You don’t need to be a statistician or an experienced gambler to see that you should bet that a given girl won’t die by suicide in a year, regardless of whether she scores high on suicidal ideation or is clinically depressed or both.
There are lots of things that we can do in the service of preventing suicide that are beneficial in themselves, even if we cannot dream that they actually reduce deaths by suicide in an available sample in a reasonable follow-up period.
My favorites include improving the quality of care for depression and restricting the quantity of prescription drugs available that could be used in a deliberate overdose. I think I could get a major consensus from experts on the prevention of suicide for these selections. I have no hope of winning such a vote with restricting smartphones. I would be embarrassed to ask.
That is why I am dismissing the idea of banning smartphones with the goal of measurably reducing deaths. I do not even need to imagine all of the chaos and unintended consequences of attempting a ban. I do not have to invoke a vision of the kind of authoritarian government that would even contemplate such a measure.
I think this is evidence-based common sense.
I know that in this article, I have been unfair to Jonathan Haidt and Jean Twenge, but I can fix this in my next article. I have cast them as advice-givers in the popular media with previous books for sale and maybe a forthcoming book in the works. Anyone who knows much about me knows my aversion –call it bias — against such activities done in the name of promoting health and well-being with weak evidence.

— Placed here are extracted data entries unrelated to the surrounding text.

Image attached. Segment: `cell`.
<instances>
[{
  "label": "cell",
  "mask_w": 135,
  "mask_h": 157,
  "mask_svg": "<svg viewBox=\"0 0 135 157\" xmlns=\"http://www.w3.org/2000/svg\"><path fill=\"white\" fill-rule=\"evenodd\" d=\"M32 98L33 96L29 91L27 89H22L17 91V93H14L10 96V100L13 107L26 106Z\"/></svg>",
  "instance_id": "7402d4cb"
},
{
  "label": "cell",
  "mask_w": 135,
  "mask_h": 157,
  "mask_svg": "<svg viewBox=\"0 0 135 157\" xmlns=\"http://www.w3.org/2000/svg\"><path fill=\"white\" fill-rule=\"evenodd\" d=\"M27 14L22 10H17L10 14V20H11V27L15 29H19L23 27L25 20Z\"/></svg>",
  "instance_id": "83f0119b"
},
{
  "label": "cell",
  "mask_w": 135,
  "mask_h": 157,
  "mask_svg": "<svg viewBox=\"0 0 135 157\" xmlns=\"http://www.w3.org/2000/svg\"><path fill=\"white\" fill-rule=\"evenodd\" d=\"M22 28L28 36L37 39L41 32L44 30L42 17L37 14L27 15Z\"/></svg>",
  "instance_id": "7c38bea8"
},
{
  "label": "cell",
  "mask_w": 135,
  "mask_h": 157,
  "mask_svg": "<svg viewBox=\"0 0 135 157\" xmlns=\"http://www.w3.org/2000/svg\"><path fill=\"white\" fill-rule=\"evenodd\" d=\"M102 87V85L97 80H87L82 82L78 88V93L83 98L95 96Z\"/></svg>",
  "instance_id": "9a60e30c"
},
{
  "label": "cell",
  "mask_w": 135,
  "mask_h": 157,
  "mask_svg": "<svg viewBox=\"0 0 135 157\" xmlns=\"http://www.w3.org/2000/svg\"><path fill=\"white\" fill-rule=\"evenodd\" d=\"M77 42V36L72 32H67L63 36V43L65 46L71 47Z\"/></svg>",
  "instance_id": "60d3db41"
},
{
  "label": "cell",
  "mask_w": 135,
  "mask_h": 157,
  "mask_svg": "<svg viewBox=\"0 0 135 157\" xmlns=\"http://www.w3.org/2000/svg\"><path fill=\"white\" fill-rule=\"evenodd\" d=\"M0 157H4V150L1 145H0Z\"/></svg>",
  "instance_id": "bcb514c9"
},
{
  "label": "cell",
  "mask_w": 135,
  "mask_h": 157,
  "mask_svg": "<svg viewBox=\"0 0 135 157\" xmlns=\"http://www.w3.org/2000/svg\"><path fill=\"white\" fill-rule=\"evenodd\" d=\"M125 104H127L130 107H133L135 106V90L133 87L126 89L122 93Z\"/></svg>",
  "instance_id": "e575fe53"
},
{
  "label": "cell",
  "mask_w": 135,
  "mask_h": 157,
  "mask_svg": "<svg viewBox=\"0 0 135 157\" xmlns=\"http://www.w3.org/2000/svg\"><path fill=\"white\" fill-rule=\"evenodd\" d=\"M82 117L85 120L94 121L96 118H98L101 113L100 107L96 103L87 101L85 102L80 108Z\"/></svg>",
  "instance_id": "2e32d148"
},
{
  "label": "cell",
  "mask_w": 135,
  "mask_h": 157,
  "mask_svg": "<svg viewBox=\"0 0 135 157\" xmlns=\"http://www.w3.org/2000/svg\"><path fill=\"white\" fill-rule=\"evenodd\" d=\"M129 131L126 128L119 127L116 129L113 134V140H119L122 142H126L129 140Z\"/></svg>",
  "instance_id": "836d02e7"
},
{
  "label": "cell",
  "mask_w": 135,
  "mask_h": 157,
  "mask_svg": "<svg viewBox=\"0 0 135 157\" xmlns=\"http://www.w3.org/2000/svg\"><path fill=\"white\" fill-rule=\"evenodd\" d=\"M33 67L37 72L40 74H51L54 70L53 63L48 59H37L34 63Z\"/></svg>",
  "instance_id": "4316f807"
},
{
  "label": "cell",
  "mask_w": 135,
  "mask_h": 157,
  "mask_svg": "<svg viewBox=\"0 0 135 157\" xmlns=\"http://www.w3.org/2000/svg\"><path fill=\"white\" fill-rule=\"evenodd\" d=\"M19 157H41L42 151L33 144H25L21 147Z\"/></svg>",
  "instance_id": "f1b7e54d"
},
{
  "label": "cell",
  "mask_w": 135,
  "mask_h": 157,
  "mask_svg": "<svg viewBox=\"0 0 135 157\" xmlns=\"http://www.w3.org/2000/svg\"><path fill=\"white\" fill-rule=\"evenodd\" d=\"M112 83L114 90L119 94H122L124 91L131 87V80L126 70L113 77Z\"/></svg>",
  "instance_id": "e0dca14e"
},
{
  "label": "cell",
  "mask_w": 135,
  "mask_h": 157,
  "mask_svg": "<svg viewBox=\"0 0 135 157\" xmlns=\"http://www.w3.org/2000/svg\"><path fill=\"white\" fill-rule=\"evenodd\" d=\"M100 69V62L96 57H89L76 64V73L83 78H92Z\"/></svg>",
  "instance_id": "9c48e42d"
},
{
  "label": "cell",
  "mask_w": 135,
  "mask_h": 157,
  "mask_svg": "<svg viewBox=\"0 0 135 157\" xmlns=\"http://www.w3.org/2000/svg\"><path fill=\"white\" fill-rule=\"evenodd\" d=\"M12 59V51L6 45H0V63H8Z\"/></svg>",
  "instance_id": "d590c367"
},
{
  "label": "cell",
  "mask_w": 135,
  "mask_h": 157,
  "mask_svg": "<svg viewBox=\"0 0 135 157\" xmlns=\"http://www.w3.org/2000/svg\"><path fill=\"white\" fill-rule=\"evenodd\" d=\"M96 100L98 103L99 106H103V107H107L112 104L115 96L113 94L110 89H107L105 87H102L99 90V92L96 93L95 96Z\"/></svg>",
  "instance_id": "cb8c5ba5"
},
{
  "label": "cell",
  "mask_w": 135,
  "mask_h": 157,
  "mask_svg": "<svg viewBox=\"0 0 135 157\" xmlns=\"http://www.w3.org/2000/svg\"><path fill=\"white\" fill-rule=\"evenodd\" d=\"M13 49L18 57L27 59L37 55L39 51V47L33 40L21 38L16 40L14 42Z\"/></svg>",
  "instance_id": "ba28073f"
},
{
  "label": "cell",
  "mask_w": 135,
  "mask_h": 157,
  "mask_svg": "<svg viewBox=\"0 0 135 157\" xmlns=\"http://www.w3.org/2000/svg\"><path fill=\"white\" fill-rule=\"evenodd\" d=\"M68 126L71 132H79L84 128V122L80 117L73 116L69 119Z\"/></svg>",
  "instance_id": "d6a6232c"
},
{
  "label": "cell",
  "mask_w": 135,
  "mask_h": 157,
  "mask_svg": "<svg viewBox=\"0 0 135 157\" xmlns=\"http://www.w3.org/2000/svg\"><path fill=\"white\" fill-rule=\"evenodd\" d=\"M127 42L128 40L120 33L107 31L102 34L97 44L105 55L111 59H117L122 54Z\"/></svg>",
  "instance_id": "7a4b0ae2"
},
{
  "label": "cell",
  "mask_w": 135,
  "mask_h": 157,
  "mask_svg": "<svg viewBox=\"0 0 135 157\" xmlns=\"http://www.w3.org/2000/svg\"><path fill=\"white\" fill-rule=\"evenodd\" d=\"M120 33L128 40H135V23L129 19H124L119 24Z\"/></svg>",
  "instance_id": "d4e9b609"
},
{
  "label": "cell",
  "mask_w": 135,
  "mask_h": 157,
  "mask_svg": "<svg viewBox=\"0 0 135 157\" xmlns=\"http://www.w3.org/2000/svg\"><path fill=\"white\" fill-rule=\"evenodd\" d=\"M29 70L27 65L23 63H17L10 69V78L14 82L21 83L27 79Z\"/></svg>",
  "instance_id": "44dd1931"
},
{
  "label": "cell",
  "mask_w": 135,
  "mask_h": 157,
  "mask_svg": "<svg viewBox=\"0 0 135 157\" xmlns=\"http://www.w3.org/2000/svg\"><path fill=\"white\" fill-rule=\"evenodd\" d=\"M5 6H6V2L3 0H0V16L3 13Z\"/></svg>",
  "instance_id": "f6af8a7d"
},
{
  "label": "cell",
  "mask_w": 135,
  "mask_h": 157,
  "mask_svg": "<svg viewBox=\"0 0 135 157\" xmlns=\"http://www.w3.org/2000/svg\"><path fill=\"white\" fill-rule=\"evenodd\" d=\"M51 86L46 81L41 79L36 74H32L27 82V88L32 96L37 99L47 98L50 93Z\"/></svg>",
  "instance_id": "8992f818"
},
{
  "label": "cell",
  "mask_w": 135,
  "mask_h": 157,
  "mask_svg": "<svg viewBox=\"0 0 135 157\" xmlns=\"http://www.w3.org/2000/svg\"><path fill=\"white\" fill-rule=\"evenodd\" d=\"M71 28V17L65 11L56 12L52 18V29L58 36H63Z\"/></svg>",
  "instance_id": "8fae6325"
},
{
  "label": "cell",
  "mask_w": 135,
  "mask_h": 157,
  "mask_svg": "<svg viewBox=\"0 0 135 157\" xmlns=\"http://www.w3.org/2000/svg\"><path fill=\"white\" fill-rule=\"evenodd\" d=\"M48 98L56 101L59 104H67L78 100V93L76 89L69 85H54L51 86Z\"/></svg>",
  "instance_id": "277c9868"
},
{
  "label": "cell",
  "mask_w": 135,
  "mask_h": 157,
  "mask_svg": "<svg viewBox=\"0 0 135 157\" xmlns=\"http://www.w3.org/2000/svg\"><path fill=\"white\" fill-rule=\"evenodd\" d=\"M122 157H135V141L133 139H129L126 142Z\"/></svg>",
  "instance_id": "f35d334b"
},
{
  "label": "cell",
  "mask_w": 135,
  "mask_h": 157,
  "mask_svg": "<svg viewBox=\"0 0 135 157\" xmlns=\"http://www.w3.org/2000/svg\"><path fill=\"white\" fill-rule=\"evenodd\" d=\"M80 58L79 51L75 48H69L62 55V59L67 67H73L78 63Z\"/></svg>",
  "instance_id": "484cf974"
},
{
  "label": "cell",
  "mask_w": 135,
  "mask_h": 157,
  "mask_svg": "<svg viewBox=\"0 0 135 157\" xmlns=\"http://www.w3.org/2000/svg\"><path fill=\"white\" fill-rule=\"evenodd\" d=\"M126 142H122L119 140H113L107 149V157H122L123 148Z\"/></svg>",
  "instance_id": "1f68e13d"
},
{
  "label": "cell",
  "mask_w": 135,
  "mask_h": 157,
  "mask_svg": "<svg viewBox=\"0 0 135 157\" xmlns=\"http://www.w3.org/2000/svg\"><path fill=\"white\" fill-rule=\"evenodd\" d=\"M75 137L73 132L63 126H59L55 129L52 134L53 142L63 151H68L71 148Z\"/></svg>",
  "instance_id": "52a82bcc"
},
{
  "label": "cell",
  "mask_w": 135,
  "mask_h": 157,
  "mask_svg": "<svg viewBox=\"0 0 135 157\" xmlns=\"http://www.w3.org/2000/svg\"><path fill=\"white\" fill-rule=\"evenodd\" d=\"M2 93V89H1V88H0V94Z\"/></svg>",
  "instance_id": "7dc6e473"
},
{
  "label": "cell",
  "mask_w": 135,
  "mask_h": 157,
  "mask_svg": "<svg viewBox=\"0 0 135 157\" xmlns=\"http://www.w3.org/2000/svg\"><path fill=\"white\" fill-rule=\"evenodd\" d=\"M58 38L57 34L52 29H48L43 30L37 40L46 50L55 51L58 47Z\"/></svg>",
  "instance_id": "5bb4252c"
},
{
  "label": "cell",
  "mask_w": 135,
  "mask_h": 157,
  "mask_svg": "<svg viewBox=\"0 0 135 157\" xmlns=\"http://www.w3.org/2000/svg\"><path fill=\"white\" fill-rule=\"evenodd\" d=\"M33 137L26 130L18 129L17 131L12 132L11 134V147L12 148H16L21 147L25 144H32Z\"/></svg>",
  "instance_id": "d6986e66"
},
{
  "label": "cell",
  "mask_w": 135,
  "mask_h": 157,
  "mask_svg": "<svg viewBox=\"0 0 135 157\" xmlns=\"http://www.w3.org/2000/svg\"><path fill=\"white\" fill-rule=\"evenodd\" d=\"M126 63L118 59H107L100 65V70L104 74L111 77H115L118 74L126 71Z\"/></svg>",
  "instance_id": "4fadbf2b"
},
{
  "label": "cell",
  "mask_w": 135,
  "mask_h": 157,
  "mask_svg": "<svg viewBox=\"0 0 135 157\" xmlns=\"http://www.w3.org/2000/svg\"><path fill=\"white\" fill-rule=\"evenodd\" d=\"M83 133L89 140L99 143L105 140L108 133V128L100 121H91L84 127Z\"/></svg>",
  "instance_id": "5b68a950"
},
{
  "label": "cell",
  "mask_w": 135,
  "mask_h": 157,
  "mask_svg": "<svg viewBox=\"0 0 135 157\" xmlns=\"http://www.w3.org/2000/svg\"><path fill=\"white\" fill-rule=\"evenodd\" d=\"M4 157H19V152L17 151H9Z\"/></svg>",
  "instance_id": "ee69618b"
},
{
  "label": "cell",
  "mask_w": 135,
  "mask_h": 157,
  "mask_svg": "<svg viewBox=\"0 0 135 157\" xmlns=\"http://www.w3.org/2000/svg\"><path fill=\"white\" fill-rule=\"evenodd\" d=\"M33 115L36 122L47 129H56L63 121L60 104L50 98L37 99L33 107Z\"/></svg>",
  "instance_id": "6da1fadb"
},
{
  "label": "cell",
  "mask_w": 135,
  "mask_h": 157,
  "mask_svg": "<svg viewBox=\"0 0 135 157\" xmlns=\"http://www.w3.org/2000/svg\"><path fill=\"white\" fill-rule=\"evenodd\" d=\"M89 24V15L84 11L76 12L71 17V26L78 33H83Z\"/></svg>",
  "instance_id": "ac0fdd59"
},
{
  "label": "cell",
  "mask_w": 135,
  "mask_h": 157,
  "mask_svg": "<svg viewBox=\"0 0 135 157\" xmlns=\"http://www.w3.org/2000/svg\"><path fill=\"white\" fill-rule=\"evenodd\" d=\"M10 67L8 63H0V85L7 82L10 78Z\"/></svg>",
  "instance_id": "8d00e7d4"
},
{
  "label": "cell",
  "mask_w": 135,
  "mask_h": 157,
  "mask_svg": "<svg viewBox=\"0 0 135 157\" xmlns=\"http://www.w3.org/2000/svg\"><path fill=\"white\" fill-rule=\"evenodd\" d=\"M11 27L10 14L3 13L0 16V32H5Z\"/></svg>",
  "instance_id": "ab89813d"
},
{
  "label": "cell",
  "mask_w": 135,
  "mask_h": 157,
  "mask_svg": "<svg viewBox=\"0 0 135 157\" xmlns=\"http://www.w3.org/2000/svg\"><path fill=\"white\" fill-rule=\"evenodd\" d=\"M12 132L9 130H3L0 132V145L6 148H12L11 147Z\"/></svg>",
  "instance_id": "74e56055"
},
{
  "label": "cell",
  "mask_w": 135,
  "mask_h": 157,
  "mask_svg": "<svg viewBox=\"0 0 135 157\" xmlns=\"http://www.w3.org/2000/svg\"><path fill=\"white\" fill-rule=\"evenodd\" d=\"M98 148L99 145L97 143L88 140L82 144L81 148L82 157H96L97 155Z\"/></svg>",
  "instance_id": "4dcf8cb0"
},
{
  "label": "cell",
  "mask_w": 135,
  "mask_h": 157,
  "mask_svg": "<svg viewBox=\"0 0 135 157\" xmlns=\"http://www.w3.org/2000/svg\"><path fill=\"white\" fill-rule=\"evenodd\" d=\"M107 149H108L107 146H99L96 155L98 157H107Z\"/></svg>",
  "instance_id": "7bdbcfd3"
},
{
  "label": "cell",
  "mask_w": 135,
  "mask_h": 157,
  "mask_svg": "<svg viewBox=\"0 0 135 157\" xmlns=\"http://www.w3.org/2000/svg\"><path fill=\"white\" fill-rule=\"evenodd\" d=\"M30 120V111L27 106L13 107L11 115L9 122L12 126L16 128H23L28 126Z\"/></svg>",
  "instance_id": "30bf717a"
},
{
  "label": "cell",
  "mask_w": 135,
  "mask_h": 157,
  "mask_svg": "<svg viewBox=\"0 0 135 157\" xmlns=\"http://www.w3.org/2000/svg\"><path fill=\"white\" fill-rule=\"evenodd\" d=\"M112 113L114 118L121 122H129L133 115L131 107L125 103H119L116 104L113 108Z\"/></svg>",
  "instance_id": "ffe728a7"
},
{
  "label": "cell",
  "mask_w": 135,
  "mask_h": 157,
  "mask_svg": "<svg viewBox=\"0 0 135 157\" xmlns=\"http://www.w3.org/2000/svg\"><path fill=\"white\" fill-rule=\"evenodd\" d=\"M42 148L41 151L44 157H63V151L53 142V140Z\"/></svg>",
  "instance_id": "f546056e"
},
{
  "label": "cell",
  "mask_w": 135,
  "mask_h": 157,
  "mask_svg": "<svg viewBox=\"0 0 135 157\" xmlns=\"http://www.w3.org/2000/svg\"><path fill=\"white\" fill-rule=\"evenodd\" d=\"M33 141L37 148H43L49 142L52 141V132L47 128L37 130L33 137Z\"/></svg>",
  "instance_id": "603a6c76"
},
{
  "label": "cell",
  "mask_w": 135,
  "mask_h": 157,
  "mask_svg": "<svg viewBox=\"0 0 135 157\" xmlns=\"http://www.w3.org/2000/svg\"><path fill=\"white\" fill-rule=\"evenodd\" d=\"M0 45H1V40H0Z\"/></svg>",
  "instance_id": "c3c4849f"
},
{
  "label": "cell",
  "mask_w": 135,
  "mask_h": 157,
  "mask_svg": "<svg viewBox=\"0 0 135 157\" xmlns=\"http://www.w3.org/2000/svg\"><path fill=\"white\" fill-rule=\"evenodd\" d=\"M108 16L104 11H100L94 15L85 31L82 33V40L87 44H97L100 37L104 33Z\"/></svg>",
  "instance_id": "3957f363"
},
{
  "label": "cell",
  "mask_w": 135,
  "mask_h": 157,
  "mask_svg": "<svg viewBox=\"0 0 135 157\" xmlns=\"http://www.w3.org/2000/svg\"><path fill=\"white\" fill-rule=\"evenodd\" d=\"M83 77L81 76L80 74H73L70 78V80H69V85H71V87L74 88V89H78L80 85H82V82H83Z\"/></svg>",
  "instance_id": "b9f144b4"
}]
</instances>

Yet, Jonathan Haidt and Jean Twenge have done something amazing that most such advice merchants do not do. They maintain an ongoing open-source literature review to which researchers are invited to add studies or offer a critique of what is already there. I checked with Jon and he indicated this includes a personal invitation to me and any other researcher already has an invitation.
I am working on a commentary that is responsive to that invitation and I will be posting it shortly. This article is being posted first because I strongly believe my criticism is pre-emptive. We won’t change or postpone the verdict with an appeal to “Further research is needed.”
Regardless of any conceivable research that can be conducted or assembled in a review, do not expect restricting smartphones will reduce suicides. It is more plausible than restricting exposure to smartphones to reduce brain cancer, but still well outside the realm of possibilities in accomplishing its aim.